The Cadillac customers fly now, but thousands of motorists are lured by 175 billboards that begin in Virginia, to what has become a small town, with a motel, gift shop and restaurant. The first sign that they’ve made it? A vision of Pedro, a 100-foot statue of the mascot.
Roadside America Miniature Village
Beginning in 1903, Laurence Gieringer built more than 300 miniature structures, which he displayed around his hometown of Reading before moving to Shartlesville in 1941. Packed with homes, businesses, and more than 10,000 handmade trees, Roadside America is actually eight villages set in different time periods.
Nostalgia is part of every attraction’s formula, but Roadside America relies on it almost exclusively. The display has not changed since Gieringer died in 1963. Says granddaughter Dolores Heinsohn, the current owner: “I have people thanking me for not changing. Those are the people who mean the most to me.”

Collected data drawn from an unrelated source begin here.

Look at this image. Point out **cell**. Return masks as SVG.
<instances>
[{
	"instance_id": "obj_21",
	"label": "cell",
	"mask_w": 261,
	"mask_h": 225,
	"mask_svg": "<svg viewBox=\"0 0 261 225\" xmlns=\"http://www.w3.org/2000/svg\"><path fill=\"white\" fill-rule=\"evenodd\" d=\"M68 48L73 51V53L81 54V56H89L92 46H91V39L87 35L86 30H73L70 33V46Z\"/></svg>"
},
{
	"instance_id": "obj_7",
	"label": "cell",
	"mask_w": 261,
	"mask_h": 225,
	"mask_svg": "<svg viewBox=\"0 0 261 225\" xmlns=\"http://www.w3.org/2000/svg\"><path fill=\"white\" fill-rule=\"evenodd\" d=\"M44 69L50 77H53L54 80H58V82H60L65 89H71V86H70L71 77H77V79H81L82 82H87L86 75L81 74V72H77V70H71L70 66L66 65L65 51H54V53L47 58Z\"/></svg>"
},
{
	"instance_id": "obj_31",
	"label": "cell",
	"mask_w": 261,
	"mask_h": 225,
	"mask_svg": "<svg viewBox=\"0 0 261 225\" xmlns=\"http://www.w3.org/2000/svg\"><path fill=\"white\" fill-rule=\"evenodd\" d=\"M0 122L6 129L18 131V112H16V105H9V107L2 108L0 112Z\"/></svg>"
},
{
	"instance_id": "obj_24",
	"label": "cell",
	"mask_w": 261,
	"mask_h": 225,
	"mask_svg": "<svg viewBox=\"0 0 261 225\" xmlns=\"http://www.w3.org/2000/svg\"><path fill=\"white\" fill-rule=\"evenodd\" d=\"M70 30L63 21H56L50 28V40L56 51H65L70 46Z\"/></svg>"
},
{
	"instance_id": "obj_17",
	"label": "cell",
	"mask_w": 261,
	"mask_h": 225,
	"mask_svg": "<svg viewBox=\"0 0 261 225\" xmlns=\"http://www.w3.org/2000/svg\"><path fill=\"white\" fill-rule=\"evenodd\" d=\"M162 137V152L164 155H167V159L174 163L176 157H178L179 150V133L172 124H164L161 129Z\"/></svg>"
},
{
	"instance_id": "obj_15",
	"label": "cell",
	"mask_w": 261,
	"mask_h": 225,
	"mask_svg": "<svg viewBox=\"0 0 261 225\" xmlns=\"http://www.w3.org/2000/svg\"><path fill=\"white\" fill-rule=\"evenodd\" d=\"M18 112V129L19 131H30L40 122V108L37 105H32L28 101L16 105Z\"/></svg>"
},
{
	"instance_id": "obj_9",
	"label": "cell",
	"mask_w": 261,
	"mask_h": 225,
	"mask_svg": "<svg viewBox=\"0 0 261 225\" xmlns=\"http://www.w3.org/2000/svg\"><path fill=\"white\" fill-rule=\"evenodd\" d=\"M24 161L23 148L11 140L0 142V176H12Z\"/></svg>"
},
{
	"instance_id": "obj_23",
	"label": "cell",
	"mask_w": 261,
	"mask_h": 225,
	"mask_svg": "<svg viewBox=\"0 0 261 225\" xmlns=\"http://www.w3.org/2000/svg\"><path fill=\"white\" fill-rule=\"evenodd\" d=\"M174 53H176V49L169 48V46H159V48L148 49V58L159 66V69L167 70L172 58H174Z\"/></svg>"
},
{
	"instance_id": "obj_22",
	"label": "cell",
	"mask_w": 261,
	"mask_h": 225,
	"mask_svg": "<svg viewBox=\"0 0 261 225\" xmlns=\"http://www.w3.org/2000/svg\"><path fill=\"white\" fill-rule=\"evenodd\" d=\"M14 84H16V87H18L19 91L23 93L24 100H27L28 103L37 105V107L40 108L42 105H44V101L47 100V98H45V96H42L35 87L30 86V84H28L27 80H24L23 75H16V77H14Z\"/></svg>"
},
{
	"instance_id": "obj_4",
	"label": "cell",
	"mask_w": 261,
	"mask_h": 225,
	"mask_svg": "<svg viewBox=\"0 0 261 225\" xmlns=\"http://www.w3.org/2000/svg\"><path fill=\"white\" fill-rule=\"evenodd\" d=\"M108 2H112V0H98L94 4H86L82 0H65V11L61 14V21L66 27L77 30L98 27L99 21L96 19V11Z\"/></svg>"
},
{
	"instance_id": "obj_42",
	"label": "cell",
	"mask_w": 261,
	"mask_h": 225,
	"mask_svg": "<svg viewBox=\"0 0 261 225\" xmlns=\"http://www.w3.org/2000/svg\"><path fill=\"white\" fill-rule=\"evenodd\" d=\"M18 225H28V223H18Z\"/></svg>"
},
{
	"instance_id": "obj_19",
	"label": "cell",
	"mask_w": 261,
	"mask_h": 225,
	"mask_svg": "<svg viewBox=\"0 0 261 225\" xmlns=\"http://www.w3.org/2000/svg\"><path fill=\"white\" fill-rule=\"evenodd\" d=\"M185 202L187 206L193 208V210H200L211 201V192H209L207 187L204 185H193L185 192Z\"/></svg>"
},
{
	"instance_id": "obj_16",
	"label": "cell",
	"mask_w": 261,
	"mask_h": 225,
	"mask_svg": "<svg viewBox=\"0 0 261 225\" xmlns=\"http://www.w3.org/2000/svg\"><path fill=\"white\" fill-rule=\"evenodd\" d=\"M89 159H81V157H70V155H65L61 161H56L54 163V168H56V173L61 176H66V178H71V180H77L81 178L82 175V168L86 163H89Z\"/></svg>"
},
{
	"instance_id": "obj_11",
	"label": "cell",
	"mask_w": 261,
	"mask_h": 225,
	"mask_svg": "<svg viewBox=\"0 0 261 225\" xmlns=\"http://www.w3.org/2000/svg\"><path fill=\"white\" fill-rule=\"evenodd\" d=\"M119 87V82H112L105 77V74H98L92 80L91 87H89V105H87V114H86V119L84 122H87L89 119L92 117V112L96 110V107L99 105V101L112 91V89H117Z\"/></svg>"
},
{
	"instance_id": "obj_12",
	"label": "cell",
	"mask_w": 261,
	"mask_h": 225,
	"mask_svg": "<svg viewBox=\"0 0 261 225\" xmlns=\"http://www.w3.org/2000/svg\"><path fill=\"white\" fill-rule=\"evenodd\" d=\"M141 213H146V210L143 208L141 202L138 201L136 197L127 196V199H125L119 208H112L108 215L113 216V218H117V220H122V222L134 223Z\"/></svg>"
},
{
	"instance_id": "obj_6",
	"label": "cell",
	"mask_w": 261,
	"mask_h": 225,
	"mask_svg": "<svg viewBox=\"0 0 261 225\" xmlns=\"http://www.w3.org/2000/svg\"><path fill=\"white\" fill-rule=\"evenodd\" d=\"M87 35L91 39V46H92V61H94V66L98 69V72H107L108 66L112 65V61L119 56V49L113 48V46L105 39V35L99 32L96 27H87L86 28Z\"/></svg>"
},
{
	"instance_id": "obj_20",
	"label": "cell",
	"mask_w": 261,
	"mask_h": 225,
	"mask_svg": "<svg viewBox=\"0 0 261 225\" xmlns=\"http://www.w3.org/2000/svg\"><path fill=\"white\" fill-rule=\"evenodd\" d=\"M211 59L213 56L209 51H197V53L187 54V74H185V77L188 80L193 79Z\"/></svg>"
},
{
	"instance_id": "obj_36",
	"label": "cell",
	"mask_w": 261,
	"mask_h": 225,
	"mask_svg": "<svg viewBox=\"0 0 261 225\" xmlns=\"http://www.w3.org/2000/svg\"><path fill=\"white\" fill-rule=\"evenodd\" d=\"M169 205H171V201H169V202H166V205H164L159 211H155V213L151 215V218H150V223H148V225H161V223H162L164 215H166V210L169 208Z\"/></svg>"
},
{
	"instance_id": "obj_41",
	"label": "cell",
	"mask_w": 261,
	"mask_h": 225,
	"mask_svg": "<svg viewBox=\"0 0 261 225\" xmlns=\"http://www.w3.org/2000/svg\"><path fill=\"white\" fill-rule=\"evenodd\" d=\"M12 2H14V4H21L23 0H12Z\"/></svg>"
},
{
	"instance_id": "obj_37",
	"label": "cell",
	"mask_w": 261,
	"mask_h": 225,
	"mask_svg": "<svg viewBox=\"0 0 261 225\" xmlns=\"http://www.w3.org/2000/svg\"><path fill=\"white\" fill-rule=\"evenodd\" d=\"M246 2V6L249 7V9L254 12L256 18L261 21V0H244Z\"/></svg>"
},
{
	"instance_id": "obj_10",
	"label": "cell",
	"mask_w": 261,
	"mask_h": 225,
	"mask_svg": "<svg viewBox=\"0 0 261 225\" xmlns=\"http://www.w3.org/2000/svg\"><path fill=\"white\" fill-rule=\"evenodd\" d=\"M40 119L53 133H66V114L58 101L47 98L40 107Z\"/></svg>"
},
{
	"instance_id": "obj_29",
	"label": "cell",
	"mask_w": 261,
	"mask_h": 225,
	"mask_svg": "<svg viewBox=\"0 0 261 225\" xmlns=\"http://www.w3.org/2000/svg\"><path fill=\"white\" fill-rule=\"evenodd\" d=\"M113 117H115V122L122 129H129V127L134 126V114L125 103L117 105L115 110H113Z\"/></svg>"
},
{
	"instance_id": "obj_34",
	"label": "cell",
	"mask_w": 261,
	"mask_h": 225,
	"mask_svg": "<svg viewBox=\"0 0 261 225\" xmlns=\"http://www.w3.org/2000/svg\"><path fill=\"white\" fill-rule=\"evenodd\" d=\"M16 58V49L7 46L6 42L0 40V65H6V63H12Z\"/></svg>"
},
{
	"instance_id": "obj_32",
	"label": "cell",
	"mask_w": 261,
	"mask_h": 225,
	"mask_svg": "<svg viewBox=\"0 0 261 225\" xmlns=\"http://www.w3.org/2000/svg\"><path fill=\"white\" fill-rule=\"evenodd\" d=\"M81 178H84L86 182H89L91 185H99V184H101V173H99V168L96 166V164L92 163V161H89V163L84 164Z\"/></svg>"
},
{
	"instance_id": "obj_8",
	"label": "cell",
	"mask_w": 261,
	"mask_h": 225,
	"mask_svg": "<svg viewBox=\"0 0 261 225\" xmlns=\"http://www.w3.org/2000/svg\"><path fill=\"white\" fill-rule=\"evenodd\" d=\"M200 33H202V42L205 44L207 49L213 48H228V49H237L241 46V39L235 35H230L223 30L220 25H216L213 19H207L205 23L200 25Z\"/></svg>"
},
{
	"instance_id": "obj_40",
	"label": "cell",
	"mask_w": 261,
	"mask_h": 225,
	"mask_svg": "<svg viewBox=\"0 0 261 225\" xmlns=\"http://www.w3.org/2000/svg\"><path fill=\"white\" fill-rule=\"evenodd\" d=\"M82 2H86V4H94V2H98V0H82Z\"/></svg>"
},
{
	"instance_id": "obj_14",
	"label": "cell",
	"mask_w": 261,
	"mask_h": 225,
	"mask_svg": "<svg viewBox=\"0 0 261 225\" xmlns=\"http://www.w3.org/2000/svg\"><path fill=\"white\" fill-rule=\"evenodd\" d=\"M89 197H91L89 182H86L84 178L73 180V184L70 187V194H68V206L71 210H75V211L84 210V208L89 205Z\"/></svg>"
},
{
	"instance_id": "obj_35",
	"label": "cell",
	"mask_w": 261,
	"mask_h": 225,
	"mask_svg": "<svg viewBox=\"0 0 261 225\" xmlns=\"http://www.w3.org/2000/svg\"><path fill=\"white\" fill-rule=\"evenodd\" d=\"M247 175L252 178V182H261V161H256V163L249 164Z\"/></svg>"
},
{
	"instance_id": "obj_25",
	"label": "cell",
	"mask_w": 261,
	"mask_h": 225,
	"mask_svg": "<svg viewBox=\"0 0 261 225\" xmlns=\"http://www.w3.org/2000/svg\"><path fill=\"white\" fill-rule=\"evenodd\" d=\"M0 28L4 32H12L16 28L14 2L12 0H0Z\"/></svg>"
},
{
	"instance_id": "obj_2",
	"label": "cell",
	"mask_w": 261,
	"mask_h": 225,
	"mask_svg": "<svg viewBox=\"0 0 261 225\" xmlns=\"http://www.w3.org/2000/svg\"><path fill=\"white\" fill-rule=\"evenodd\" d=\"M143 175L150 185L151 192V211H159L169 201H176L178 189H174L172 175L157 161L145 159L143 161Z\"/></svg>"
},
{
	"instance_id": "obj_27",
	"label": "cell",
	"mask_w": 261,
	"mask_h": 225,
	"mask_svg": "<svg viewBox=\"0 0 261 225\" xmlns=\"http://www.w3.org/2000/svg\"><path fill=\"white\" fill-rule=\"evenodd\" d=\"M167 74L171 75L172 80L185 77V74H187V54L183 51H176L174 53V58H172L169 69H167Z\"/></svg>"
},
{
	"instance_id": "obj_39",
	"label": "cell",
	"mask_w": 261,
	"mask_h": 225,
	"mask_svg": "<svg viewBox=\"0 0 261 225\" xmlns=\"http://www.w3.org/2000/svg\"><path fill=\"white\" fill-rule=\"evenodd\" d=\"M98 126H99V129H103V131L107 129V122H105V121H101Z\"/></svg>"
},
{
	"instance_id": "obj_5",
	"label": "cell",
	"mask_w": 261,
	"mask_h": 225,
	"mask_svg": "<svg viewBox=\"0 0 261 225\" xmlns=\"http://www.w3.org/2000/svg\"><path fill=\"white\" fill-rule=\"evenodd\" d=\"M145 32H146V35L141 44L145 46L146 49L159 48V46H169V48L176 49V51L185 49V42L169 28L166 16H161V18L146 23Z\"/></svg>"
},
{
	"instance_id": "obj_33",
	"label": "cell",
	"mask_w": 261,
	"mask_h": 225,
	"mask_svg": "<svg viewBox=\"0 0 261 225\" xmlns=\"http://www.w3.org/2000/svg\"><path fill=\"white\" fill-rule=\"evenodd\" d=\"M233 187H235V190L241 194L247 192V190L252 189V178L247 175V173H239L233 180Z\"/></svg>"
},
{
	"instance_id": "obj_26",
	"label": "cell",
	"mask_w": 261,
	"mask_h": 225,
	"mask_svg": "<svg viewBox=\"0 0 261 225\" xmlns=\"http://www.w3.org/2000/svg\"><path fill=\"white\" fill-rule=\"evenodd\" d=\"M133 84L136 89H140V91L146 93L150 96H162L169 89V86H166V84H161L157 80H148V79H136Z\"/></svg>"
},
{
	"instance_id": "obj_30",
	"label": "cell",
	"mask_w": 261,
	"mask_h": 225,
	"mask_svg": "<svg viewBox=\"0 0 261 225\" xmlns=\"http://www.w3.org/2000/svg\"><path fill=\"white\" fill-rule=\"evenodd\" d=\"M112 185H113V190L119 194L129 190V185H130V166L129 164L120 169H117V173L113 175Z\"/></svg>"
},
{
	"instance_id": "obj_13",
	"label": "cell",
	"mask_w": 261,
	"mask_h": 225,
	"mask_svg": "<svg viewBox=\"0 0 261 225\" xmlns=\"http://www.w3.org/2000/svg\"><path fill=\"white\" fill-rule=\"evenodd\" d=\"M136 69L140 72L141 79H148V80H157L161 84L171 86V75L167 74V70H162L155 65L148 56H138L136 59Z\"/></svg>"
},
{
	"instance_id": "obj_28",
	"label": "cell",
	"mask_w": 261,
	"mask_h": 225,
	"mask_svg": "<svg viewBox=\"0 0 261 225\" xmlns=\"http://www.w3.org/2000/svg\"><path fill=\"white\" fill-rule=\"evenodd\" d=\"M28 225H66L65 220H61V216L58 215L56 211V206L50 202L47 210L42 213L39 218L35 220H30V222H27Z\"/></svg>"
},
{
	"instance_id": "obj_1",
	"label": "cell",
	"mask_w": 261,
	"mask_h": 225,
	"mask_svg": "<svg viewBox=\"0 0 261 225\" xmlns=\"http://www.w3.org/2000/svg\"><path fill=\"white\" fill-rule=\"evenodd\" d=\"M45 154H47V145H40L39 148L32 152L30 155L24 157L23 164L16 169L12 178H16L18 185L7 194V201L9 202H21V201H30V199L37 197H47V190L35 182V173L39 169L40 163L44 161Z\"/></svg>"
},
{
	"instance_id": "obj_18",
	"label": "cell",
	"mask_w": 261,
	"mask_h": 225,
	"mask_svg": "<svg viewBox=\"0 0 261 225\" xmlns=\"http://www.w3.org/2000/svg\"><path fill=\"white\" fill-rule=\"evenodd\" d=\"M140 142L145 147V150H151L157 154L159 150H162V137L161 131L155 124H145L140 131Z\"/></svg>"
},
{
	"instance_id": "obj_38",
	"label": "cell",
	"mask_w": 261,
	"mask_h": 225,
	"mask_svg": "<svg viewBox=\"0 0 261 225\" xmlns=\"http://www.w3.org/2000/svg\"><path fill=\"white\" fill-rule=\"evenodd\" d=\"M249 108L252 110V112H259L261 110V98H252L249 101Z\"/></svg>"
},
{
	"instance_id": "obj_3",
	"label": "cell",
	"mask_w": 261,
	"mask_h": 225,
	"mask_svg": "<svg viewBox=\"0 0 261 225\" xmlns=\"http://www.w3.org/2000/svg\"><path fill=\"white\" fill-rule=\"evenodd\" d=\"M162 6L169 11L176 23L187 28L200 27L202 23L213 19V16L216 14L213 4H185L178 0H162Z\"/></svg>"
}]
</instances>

Settling near Interstate 10 after years of touring as a carnival sideshow, the Prince family opened "The Thing!" Museum in 1951 and quickly leased the attraction to the Bowlins, who owned a string of Western-themed travel centers. What is The Thing? Even director of operations Kit Johnson replies, “Don’t know,” but we can reveal that after 50 billboards spanning more than 300 miles, the “Mystery of the Desert” is somewhat anti-climactic. But surrounded by eerie dioramas and Native American trinkets, The Thing still draws 50,000 visitors a year, testifying to the power of the billboard build-up.
Space Farms Zoo and Museum
Sussex, New Jersey
Parker Space calls his family’s 84-year-old zoo, farm museum and restaurant “a lifestyle, not a job.” That lifestyle includes farming 180 acres to supplement feed for the hoof stock, removing road kill from local byways (which is fed to the zoo’s big cats) and tending to a menagerie of more than 500 animals, including lions, tigers and seven species of bears.
Space has a dedicated employee handling regulatory paperwork, a costly reality for every small business that in Space’s industry at least, keeps other costs down. “If you could put a lion on eBay, he’d go for $100,000,” says Space. “But buyers are limited to places where it’s legal to keep him.”